31/08/2009
The Non-Exclusivity of Religious Experience
Paul Theroux, in his book ‘The Great Railway Bazaar’, recounts a conversation he had with a Mr Peeraswamy in the dining car on a night train to Singapore in 1974. He told him of a Tamil festival he had participated in called Thaipusam, in which devotees of the faith parade down the streets with metal skewers through their cheeks and arms. He was there to give thanks to his god Murugam. He said “the god comes inside! We hurry, cannot wait. The padre take the tongue and pop! Pop with the knives, pop with the hooks ready – no blood from knives, not hurting – can even kill me! I not care!
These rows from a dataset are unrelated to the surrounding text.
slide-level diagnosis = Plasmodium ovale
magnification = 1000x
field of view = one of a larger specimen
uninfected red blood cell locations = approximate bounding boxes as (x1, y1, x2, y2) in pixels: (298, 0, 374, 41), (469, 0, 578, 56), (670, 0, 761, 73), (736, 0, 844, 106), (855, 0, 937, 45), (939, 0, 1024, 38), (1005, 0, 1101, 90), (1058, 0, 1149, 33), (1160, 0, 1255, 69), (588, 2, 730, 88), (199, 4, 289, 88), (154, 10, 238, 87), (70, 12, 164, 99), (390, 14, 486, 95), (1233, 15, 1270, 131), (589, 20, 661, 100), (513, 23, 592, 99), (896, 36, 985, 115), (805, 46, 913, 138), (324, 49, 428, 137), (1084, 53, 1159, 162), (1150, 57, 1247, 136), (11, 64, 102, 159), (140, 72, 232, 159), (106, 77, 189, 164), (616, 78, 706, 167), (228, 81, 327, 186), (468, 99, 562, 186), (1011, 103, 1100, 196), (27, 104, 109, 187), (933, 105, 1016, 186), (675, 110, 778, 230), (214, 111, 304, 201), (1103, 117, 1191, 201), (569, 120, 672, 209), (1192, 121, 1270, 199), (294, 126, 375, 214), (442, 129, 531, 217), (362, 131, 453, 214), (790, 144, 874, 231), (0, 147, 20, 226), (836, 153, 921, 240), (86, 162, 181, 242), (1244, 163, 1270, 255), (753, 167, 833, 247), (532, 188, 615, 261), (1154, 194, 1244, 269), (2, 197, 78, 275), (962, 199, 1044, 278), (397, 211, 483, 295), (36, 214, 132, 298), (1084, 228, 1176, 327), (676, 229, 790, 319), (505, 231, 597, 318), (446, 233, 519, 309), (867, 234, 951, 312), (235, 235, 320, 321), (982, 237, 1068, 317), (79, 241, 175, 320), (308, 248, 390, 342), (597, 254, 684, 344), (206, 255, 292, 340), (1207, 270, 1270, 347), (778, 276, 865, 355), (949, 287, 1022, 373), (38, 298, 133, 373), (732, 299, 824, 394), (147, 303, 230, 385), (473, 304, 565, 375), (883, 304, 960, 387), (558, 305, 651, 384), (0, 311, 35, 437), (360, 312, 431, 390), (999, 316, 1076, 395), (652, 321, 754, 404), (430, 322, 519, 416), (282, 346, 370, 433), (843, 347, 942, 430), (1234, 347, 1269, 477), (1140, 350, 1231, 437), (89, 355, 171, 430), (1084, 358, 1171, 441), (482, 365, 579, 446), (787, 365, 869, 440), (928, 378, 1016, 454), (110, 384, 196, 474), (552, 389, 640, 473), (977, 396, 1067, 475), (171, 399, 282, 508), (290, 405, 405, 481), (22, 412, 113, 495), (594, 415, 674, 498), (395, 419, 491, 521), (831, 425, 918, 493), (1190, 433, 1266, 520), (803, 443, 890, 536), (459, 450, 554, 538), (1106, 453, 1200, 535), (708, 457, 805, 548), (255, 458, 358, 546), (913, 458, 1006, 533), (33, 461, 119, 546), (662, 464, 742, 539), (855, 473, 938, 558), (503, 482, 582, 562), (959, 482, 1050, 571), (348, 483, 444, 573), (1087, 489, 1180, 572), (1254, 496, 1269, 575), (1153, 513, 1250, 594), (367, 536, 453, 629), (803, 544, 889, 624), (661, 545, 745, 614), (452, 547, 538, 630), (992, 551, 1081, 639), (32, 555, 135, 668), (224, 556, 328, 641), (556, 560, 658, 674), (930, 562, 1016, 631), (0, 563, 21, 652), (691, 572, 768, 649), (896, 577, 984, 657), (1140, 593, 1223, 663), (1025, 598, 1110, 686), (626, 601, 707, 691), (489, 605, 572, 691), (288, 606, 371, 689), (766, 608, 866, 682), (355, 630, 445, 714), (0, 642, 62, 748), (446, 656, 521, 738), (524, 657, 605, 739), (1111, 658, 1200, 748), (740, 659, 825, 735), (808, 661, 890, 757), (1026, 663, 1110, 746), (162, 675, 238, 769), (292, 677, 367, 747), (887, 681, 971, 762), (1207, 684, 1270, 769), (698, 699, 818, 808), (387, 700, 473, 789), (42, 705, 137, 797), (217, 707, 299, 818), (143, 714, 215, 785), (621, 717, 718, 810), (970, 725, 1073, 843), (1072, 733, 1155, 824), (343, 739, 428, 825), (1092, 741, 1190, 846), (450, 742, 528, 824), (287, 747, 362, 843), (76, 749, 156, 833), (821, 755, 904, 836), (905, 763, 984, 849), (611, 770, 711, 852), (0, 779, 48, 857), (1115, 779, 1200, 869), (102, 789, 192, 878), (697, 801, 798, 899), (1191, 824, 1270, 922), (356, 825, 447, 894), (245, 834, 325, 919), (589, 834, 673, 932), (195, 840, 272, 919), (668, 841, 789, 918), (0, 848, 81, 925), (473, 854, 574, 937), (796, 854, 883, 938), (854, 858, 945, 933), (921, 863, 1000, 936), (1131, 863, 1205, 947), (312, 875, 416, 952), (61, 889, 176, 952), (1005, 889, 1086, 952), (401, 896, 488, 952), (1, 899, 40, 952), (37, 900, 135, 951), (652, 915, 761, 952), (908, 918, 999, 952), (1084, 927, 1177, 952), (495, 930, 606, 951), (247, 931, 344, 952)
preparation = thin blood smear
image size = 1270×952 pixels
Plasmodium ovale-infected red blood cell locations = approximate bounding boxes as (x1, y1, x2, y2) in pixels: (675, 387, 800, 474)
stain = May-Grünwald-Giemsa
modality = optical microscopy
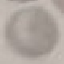

{
  "result": "negative for malaria parasites",
  "image_type": "cell patch, automatically extracted from a larger field of view and resized to 64 × 64 pixels",
  "stain": "Giemsa",
  "capture": "smartphone camera at the microscope eyepiece",
  "preparation": "thin blood smear"
}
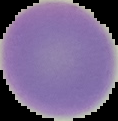

malaria status = uninfected
image size = 118×121 pixels
preparation = thin blood smear
image type = segmented cell region with the area outside set to black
Locate every malaria parasite.
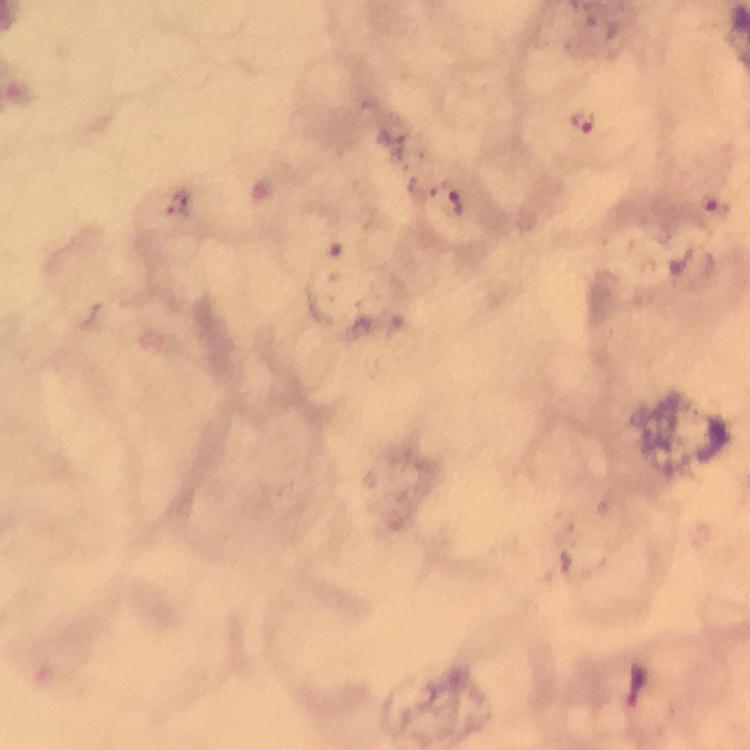
Approximate centers as [x, y] in pixels.
Malaria parasites: [580, 122], [457, 199], [634, 682].

Photographed through the microscope with a smartphone camera. Thick blood smear. Immersion oil applied. At 100x magnification. From a diagnostic examination for malaria. Image is 750×750 pixels. Giemsa-stained preparation. A crop from one field of view.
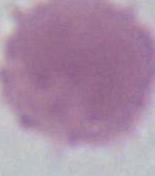
An erythrocyte is seen. Micrograph. 1000x magnification.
Point out each malaria parasite.
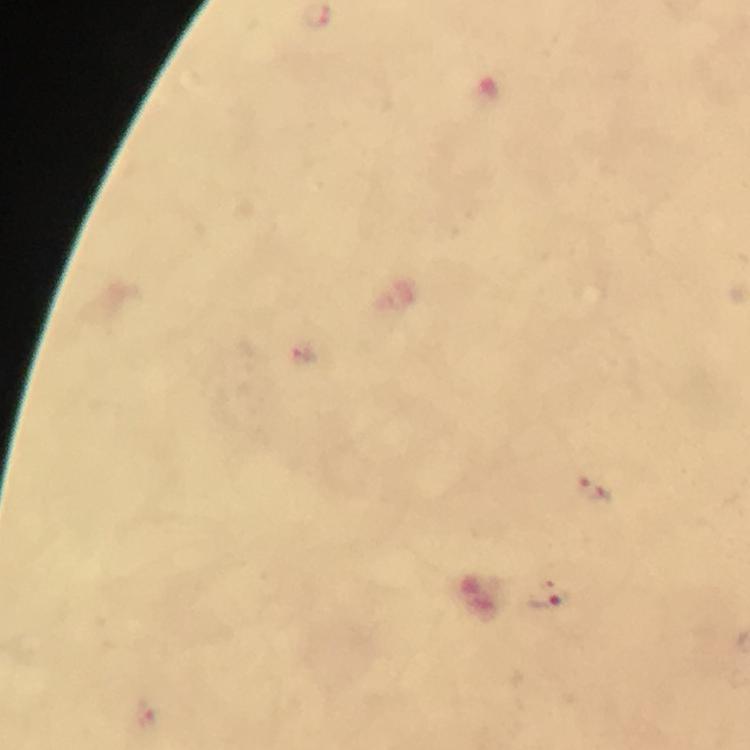

Approximate centers as [x, y] in pixels.
Malaria parasites: [302, 354], [593, 490], [547, 600].

{
  "image_size": "750×750 pixels",
  "magnification": "100x",
  "cropped_from": "a single field of view",
  "context": "from a diagnostic examination for malaria",
  "capture": "smartphone mounted on the microscope",
  "immersion_oil": "used",
  "stain": "Giemsa",
  "preparation": "thick smear"
}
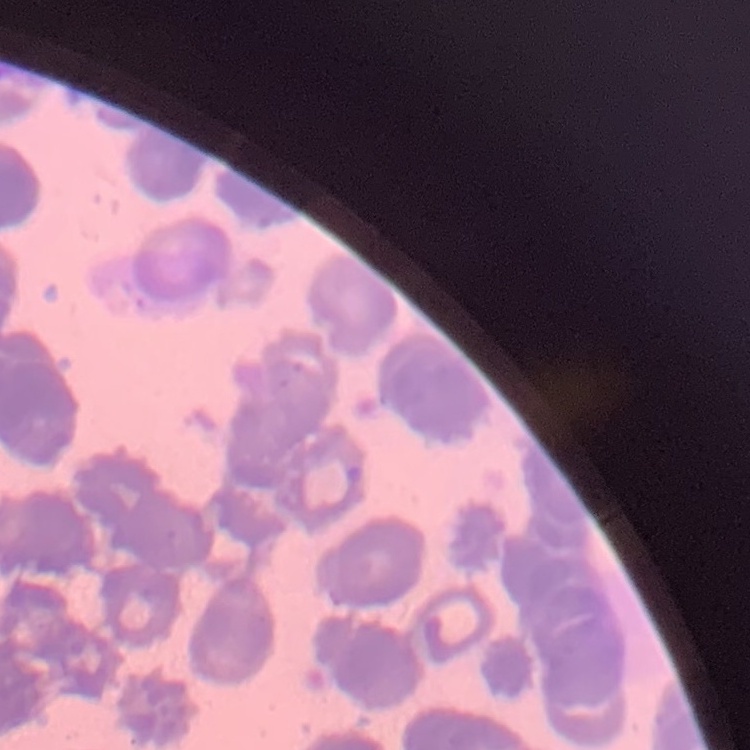
red_blood_cell_morphology: rouleaux formation
image_type: square crop of a larger photomicrograph
stain: Field's or Giemsa
preparation: thin blood smear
Name the parasite shown.
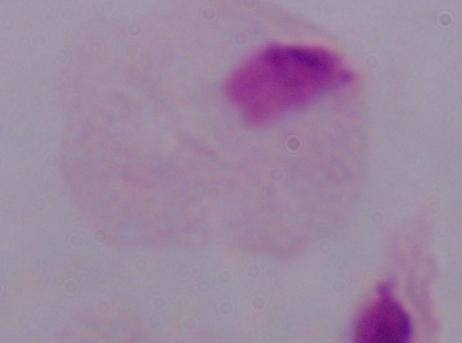
A trichomonad.

modality = photomicrograph
magnification = 1000x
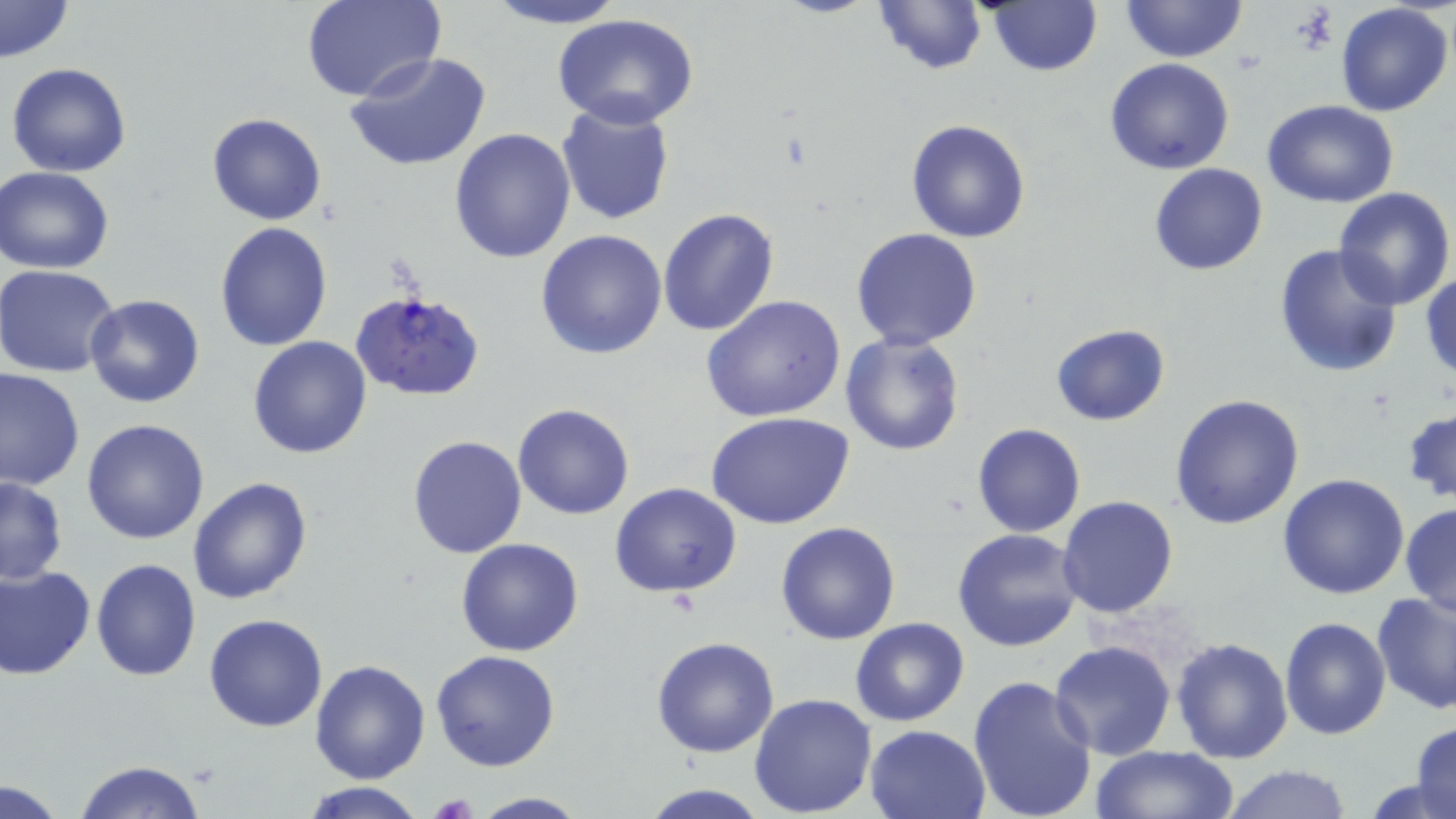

The song come and the god come and we don’t know anything. We want to go out, not want to stop. They put knives, hooks, what, and we just walk ready.” His experience, and the mental and physical phenomena that go with it, are not unique. Members of countless faiths, and even some of no specific leaning, have experienced similar ‘spiritual’ moments, in which they are overcome by strong emotion from no apparent source. These are invariably considered to be religious experiences, and accounts like this are proof that they are not exclusive to any one religion. The new brand Evangelist Christianity conducts worship in a way as to prompt such experiences in as many people as often as possible, and it is these experiences that many of their followers give as the power behind their faith. They know God exists, because as far as they are concerned, they have felt his presence. Yet the experience seems not to respect the boundaries of faith or denomination. Two separate conclusions can be drawn from this. Either God appears to anyone who has any faith of any kind, in which case religious boundaries are redundant human illusions, and squabbles between faiths over small differences in doctrine are pointless, or the experience is a kind of self induced drug trip triggered by an endorphin overload, in which case religious experiences of this type are nothing more that psychological illusions. Personally I lean towards the latter, but the other outcome could reasonably be drawn, particularly by someone calling for greater inter-faith tolerance.